[Scene-based reasoning records]
--- Begin ---
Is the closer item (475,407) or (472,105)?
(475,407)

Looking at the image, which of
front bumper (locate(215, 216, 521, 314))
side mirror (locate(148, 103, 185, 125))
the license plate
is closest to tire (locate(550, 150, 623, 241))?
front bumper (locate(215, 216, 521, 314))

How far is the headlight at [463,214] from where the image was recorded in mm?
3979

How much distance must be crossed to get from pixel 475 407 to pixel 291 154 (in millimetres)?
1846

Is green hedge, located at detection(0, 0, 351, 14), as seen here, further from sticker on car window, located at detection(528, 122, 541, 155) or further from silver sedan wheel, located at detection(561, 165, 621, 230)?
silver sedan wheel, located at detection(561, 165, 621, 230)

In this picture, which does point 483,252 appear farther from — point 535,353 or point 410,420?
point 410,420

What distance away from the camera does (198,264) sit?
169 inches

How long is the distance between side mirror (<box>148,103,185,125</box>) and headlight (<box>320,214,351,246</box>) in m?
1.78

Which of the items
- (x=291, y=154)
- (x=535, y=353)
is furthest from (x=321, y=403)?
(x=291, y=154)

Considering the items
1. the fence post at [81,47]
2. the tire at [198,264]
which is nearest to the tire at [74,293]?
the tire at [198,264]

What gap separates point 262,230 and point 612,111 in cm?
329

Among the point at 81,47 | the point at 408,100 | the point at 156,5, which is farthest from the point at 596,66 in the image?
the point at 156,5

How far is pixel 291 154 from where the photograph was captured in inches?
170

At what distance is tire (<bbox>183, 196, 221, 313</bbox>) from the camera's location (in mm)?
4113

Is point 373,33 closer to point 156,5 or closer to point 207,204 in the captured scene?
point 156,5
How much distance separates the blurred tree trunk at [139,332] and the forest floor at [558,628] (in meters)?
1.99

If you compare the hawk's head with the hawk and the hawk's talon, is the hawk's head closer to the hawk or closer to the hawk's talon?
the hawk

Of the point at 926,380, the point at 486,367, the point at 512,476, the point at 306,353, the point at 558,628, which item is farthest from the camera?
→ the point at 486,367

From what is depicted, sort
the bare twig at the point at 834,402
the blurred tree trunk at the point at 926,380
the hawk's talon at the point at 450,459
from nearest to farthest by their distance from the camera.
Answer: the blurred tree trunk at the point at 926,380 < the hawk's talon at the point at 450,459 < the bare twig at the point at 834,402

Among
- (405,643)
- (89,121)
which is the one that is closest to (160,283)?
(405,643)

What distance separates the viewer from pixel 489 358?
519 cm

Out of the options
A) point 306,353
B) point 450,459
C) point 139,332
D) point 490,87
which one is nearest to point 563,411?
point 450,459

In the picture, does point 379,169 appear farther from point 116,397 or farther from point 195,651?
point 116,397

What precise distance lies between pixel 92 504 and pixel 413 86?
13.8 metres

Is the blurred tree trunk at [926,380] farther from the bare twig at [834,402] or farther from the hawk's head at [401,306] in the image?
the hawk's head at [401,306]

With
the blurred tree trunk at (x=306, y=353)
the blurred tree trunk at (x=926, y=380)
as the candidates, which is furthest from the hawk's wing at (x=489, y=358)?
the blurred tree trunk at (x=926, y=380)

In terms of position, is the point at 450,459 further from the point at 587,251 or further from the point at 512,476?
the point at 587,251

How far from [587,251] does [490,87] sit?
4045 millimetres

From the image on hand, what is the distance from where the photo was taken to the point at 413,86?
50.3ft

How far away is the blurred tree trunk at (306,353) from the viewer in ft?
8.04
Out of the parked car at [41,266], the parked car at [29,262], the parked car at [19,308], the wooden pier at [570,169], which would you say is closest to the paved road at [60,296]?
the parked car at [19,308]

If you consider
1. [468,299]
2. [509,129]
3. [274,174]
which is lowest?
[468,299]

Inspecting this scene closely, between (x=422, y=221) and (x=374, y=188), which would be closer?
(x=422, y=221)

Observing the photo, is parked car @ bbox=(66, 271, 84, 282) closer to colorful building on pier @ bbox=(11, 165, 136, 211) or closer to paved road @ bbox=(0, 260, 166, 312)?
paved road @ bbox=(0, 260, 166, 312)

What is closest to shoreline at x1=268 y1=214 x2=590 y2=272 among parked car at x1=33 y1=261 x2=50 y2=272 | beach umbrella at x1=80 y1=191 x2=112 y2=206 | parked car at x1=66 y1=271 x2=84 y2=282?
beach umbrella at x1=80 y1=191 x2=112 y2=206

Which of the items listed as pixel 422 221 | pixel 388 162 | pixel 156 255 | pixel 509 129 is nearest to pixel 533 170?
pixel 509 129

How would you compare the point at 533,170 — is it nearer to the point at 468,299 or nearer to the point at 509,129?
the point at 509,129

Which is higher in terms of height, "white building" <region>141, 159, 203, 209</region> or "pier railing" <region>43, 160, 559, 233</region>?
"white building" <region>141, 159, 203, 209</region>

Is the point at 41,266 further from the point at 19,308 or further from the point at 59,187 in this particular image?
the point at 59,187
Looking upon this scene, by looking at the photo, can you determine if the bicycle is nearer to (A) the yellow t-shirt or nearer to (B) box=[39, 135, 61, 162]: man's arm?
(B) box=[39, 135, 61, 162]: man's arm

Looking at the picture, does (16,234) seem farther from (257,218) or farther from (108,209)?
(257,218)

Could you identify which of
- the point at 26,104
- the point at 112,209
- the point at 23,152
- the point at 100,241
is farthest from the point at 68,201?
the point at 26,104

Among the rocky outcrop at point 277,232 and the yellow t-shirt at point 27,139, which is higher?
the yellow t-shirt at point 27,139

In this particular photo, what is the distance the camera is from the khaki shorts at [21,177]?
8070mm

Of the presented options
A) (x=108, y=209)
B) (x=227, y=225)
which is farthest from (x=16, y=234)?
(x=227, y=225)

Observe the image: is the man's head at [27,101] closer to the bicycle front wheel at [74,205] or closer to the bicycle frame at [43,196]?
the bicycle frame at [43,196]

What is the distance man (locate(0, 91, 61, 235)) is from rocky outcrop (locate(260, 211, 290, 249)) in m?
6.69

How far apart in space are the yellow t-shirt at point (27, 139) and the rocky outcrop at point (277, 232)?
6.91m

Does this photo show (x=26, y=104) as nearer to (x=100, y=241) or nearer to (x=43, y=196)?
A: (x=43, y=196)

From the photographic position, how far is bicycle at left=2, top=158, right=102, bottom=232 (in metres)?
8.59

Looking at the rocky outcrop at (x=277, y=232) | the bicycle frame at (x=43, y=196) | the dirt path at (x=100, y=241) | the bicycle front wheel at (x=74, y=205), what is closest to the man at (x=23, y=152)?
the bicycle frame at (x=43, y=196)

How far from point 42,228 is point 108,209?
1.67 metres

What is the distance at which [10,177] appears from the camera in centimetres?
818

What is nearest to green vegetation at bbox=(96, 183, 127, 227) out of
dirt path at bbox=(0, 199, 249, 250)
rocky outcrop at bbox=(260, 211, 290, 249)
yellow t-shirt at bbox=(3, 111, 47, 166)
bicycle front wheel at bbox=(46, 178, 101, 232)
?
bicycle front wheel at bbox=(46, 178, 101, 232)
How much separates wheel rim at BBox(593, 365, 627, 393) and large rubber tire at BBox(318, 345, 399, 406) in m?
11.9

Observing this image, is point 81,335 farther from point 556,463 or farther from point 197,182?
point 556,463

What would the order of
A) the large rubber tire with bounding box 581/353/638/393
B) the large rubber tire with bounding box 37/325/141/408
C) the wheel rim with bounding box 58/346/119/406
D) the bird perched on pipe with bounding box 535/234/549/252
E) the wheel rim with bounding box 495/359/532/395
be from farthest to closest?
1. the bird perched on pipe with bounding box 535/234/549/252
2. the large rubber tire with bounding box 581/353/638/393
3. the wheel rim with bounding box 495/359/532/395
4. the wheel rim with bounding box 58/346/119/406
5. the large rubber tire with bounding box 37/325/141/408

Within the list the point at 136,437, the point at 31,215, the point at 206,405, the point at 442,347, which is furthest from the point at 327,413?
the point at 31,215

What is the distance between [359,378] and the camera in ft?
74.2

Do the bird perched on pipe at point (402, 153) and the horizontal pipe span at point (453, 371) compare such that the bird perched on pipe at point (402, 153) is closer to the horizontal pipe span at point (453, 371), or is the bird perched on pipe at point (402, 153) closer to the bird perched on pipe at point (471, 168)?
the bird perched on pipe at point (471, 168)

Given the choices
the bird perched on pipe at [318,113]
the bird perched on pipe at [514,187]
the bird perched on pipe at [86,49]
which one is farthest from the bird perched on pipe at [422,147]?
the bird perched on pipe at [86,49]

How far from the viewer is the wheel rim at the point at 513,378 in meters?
--- End ---
### Your instructions
Can you rewrite the records from the line containing "Given the choices" through the end of the records, changing "choices" to "options" and leaving everything else the same?

### Result for this exercise
Given the options
the bird perched on pipe at [318,113]
the bird perched on pipe at [514,187]
the bird perched on pipe at [86,49]
which one is farthest from the bird perched on pipe at [422,147]?
the bird perched on pipe at [86,49]

How far from the viewer is the wheel rim at the point at 513,378 in meters?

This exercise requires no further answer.